A “partial-birth abortion” refers to a certain type of abortion after the first trimester, which extends from week one to 12. Most states ban all abortions after the fetus becomes “viable,” or has a chance of living outside its mother’s womb. This occurs around week 24.

Dr. Michael Ross, chairman of obstetrics and gynecology at Harbor-UCLA Medical Center in Torrance, says the law probably refers to a procedure called “intact dilation and extraction,” or intact D&X.; It differs from another procedure, D&E;, or dilation and evacuation, which is not outlawed.

Both procedures start the same. The cervix is dilated via mechanical stimulation or a drug, which takes a day or two.

To perform a D&E; (not banned), suction and forceps are then used to pull fetal tissue from the uterus. In the process, the fetus is broken up.

In an intact D&X; (banned), the fetus is removed feet-first and mostly whole, except for the head, which is too big. Physicians then use suction to remove the brain and collapse the head. In either case, physicians sometimes inject the fetus with a drug to kill it before beginning dilation.


Drey says physicians are breaking the law if they start to remove an intact fetus while it is still alive but not if they remove a fetus intact when it is dead.

But D&E; and intact D&X; are closely related, and physicians might start with one and have to finish with the other. For example, physicians can’t control precisely the right amount of time for the cervix to open. “If the cervix opens too much, the fetus might start to come out,” Drey says.

She thinks that under these circumstances physicians would be in the clear: “If you intend to do a standard D&E; and then find that you have to do a procedure that the law bans, then as I understand it, you are not breaking the law.” However, she adds, physicians aren’t sure.

A physician could argue the intact D&X; was not his or her intent, “but that feels like a flimsy protection against such grave legal consequences.”

No one knows how often the D&X; procedure is done because that information is not compiled anywhere. About 1.2 million women have abortions in the U.S. every year, Drey says, the vast majority in the first trimester. About 10% to 12% of abortions happen in the second trimester. About 1.4% occur after 20 weeks, according to the Centers for Disease Control and Prevention.

One reason for second trimester abortions, Drey says, is if a woman did not know she was pregnant to start with -- for example, if she continues to bleed after getting pregnant and doesn’t have symptoms such as morning sickness. And teens often don’t hurry to reveal unintended pregnancies.


Although women can legally get abortions for any reason in the second trimester, most late-term abortions are due to developmental defects such as fluid in the brain or organs growing outside the body.

“Most diagnoses that show severe abnormalities don’t show up until the second trimester,” Drey says. The ultrasounds that would reveal such problems are generally not done until 18 to 20 weeks.

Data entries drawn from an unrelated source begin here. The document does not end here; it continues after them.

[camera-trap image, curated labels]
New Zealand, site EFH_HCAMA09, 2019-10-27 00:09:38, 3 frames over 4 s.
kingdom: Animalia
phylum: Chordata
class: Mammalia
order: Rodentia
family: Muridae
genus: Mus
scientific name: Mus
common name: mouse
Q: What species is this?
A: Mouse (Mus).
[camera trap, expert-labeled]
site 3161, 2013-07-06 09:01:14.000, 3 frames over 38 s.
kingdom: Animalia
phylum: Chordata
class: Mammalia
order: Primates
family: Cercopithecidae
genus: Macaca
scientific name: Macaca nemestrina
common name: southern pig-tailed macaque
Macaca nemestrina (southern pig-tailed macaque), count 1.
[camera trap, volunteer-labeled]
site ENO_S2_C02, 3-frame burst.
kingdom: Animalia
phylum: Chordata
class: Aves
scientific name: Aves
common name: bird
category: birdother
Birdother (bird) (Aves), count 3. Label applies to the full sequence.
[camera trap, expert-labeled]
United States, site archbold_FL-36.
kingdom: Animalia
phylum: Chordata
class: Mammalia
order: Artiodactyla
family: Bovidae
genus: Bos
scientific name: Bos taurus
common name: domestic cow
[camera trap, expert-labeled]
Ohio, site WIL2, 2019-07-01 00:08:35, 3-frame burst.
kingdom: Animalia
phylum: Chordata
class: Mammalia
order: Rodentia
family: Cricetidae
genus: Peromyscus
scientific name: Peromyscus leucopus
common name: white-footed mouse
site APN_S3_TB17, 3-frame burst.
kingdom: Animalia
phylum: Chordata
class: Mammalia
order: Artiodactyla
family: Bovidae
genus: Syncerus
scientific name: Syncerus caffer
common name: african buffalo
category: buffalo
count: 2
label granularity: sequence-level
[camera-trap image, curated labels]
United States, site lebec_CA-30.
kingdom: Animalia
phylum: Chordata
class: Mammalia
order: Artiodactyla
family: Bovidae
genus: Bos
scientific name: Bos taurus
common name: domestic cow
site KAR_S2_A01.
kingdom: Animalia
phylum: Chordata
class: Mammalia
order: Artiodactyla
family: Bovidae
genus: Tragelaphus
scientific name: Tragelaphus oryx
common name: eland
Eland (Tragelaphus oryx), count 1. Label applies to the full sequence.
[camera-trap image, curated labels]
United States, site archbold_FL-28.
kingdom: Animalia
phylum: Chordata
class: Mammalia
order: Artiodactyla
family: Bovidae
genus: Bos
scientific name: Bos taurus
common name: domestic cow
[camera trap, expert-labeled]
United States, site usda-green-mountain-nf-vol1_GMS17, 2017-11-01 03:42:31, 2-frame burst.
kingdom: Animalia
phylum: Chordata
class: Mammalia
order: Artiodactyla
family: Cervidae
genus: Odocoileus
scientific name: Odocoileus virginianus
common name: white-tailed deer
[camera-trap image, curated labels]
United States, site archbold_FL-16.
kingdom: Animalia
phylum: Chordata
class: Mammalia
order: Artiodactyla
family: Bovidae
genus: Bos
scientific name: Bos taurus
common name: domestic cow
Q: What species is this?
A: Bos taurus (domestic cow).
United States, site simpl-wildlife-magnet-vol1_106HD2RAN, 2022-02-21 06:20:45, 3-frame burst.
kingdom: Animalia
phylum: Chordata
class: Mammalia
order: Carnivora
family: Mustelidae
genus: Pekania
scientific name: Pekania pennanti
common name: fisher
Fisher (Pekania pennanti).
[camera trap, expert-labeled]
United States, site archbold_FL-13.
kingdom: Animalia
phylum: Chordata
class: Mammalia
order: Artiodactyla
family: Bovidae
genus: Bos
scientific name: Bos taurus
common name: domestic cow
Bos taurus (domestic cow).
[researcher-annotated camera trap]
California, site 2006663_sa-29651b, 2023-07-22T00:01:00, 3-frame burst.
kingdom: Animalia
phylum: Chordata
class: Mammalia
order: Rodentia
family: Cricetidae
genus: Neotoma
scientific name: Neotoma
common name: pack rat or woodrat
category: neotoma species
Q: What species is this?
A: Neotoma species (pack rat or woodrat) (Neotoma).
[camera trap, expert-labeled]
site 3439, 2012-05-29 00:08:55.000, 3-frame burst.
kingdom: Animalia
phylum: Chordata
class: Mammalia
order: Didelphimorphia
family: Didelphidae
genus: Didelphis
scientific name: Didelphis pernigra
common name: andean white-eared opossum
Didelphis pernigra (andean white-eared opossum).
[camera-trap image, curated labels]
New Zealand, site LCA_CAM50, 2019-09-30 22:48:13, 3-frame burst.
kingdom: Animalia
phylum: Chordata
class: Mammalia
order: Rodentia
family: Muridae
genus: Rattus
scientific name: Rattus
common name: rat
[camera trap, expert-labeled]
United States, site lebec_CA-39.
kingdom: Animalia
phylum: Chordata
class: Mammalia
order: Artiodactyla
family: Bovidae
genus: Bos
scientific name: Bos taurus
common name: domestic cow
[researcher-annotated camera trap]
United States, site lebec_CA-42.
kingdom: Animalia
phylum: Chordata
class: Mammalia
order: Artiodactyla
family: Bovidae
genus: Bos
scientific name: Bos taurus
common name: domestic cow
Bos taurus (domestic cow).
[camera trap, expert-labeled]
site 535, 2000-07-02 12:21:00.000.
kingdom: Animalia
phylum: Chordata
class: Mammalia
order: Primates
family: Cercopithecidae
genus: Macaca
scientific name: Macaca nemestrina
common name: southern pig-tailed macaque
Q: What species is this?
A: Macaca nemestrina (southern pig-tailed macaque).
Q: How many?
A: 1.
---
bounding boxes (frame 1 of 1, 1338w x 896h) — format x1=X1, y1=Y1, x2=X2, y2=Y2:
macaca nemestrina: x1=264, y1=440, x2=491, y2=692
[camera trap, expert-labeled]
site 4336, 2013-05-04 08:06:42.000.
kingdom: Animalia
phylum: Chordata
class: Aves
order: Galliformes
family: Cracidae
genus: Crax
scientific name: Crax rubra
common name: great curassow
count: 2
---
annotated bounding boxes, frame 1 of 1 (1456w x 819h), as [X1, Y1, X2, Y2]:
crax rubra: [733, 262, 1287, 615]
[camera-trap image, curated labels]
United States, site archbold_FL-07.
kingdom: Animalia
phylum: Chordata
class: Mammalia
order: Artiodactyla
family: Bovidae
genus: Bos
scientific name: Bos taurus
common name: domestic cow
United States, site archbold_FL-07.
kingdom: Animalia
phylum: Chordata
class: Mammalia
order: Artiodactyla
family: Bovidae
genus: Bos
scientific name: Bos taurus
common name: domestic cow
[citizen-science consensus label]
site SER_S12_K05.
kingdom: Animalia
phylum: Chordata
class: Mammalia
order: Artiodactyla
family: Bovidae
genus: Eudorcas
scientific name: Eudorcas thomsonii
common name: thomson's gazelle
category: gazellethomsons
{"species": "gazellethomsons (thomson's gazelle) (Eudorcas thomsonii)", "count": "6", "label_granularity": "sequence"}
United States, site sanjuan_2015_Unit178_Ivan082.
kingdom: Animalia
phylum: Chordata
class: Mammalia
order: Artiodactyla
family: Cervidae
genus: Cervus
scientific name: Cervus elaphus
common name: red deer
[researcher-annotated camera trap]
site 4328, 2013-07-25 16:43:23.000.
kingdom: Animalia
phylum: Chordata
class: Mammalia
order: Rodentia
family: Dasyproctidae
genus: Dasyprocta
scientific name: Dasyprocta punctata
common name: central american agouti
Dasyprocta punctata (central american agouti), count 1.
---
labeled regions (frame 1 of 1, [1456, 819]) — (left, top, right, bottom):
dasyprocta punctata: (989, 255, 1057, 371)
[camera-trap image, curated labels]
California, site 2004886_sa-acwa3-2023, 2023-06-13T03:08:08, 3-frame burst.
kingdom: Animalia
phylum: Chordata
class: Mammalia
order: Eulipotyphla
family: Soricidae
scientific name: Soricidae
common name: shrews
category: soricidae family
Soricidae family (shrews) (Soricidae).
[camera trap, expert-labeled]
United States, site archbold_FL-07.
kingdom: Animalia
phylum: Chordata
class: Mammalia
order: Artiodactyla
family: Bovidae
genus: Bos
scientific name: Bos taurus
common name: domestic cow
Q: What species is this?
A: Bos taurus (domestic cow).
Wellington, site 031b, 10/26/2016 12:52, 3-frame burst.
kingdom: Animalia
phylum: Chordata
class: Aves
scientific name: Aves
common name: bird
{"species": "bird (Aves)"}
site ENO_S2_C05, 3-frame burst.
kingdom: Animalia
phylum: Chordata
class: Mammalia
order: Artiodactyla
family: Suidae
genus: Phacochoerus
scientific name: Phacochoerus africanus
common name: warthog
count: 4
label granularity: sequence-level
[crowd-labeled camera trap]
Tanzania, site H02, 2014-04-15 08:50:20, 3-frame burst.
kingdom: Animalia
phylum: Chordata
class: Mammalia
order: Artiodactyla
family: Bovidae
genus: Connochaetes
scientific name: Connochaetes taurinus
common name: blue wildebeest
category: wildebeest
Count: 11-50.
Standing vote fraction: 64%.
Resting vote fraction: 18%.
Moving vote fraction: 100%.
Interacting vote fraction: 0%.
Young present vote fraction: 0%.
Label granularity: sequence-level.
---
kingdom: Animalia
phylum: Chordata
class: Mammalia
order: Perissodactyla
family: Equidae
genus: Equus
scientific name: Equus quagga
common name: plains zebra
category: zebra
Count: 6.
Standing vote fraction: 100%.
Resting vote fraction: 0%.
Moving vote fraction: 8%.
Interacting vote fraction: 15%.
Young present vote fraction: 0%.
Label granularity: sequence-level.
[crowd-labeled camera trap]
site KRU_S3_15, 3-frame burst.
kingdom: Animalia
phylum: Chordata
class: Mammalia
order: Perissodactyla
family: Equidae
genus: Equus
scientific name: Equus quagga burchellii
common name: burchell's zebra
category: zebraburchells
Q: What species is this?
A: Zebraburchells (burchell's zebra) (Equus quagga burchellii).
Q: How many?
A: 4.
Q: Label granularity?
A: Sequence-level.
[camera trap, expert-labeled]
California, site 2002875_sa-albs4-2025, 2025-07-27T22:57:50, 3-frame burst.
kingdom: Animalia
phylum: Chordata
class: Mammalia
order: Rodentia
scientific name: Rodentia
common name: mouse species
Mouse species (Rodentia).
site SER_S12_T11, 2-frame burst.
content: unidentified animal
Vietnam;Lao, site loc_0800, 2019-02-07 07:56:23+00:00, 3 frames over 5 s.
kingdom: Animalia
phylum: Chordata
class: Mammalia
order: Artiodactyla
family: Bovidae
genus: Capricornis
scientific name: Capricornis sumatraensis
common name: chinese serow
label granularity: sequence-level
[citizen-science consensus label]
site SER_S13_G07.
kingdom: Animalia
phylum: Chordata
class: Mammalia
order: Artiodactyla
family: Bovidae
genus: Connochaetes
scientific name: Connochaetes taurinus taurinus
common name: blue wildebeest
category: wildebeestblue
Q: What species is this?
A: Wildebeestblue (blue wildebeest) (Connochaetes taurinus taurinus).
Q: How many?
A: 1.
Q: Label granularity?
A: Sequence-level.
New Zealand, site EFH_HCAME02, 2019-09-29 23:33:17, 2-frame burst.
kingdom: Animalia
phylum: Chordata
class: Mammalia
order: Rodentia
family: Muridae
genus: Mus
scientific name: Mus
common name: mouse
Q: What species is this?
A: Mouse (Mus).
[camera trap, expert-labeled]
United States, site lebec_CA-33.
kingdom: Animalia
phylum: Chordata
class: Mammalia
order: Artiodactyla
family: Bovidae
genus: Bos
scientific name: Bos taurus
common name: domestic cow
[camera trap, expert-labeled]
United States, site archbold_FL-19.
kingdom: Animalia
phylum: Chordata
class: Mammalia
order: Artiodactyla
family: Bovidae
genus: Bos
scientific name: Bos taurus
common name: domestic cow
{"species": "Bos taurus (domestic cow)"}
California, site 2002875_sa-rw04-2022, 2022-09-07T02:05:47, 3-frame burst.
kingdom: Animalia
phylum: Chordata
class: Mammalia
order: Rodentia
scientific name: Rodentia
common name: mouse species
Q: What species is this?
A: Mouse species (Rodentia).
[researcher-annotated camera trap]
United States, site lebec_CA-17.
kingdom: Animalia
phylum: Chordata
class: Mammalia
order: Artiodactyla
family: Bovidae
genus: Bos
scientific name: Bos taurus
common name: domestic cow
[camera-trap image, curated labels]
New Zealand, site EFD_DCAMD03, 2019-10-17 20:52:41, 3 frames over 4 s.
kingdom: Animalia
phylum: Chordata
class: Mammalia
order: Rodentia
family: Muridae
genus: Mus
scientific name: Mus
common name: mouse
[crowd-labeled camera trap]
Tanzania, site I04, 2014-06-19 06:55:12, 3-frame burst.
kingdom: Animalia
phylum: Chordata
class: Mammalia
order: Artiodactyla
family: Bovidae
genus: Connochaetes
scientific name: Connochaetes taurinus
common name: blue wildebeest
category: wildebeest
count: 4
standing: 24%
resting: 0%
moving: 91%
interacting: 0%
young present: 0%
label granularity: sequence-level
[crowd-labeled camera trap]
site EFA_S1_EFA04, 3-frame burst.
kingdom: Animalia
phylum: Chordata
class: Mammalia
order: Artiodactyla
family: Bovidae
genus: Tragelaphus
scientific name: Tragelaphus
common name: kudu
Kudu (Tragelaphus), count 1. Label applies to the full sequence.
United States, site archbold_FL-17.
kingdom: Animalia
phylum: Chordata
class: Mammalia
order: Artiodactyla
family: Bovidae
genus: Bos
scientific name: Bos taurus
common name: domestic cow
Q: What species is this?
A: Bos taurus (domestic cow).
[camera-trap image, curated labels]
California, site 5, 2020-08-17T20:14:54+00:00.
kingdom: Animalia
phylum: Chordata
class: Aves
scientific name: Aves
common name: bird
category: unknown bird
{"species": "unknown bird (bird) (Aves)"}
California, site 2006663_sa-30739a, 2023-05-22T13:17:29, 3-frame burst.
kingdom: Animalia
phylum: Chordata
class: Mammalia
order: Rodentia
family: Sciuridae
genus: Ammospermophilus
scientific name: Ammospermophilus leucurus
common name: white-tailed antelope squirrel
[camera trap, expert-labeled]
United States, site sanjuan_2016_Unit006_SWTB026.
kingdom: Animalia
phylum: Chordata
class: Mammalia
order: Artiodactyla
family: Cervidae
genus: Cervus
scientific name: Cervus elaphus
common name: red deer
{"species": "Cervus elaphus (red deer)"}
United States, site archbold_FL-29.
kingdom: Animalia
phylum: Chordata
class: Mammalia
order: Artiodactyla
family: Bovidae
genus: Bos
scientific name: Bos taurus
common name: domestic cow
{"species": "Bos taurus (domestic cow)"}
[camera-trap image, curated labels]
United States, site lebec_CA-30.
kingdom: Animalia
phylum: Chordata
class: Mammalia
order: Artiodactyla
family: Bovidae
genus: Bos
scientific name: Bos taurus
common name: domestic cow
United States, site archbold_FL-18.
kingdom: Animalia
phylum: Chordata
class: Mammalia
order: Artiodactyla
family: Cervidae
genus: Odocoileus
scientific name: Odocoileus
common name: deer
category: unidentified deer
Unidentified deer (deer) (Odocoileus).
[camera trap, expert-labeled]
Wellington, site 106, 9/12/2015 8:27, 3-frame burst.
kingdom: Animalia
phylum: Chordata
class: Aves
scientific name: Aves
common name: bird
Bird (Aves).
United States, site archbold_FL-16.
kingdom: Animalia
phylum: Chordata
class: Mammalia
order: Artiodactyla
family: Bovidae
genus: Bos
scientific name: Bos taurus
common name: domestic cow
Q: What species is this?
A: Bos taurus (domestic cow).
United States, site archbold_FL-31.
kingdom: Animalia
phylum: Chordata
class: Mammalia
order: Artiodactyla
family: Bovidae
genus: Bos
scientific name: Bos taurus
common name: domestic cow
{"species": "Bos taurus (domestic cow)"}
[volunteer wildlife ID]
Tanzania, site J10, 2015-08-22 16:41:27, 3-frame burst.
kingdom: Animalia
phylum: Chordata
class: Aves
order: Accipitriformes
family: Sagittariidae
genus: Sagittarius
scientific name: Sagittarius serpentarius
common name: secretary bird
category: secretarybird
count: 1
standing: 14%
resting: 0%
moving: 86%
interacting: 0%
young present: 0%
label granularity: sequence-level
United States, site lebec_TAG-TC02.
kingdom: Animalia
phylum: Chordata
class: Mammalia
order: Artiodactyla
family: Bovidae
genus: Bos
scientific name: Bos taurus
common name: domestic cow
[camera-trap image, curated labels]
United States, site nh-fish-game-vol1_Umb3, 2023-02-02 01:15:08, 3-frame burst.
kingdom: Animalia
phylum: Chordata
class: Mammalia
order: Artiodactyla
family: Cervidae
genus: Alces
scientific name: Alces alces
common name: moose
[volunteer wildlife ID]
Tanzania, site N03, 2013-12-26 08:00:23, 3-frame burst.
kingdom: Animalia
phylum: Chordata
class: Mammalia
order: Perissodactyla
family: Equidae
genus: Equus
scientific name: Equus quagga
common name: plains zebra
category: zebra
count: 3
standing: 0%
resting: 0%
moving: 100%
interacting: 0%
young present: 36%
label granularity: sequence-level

Drey says an intact D&X; might also be performed if physicians would like to autopsy the fetus to learn what went wrong with the pregnancy.

Physicians are especially concerned about cases of second trimester miscarriages in which an intact D&X; has to be performed to help the patient. Drey described one woman she treated who lost her pregnancy to a miscarriage that bled profusely. “The fastest way to stop the hemorrhaging was to perform the banned procedure.”

“If you’re in a position like that, I don’t know what the law would say,” Ross says.